━━━━━ Verilen Metin ━━━━━

Ermeni gazeteciler Türkiye özelinde kullanılan hakaretler ya da aşağılamalar hemen hemen şu yönde olduğunu belirtiyorlar: “Ermeni medyası yalnızca Türkiye’de olan kötü şeyleri haberleştiriyor. Özellikle de soykırım konusuna odaklanmış vaziyetteler. Devamlı olarak Türkiye’de demokrasi yok mesajı veriliyor ama Ermenistan’daki durumdan hiç bahsedilmiyor. Türkler bizim düşmanımız. Ermeni şarkısının melodisi Türkçeye benziyor ve Türkiye’de de çok popüler diye Türkler sevdiği için mutlu olmamız mı lazım?”

━━━━━ Kullanılacak Liste ━━━━━

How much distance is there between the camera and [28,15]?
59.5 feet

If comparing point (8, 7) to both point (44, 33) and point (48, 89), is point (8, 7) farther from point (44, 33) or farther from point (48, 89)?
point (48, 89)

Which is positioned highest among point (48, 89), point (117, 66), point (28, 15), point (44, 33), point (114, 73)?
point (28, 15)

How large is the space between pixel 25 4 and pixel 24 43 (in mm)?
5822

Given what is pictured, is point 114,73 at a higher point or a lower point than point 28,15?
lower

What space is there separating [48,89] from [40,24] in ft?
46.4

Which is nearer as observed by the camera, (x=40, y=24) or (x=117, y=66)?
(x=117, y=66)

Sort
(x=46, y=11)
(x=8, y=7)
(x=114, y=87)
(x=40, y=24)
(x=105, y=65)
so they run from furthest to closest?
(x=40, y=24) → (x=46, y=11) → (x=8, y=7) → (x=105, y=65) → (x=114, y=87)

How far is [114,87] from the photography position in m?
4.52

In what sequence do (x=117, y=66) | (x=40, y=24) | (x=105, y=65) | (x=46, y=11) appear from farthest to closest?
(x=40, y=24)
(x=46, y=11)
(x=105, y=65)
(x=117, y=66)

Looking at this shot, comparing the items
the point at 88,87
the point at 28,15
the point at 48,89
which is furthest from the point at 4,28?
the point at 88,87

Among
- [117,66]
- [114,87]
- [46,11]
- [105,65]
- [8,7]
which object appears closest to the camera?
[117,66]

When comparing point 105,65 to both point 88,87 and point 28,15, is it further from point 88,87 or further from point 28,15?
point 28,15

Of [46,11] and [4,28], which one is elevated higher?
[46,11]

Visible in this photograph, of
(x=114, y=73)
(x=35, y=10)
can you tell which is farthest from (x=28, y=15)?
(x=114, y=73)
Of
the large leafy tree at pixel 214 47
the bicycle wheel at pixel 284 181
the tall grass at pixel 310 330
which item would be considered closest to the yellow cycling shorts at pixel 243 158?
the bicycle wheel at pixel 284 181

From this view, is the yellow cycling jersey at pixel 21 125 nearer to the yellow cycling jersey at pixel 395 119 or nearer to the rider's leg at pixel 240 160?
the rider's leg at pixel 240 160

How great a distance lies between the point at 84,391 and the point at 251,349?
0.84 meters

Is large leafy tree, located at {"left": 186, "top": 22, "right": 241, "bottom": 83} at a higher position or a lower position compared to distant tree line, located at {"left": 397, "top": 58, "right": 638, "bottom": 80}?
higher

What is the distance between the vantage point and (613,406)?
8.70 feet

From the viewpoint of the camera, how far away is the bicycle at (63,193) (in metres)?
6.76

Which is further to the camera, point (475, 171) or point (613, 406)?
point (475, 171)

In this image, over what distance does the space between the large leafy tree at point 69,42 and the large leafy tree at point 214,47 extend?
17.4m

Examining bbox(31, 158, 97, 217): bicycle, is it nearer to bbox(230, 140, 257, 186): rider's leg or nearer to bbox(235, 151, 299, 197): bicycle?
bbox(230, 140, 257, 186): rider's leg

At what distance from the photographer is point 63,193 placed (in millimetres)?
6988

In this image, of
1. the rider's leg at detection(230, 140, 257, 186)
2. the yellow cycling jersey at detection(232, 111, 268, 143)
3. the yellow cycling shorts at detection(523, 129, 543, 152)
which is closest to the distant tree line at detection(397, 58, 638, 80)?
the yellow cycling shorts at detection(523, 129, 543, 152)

━━━━━

*Görev 1*. Verilen metinde aktarılan sözlere göre Ermeni medyası özellikle hangi konuya odaklanmış durumdadır?
*Görev 2*. Listeden "space" dizesini içeren bütün satırları çıkarın.
Verilen metin ile liste birbirinden farklı kaynaklardan alınmıştır.

*Alıştırma Çıktısı 1*. Soykırım konusuna.

*Alıştırma Çıktısı 2*.
How large is the space between pixel 25 4 and pixel 24 43 (in mm)?
What space is there separating [48,89] from [40,24] in ft?
In this image, over what distance does the space between the large leafy tree at point 69,42 and the large leafy tree at point 214,47 extend?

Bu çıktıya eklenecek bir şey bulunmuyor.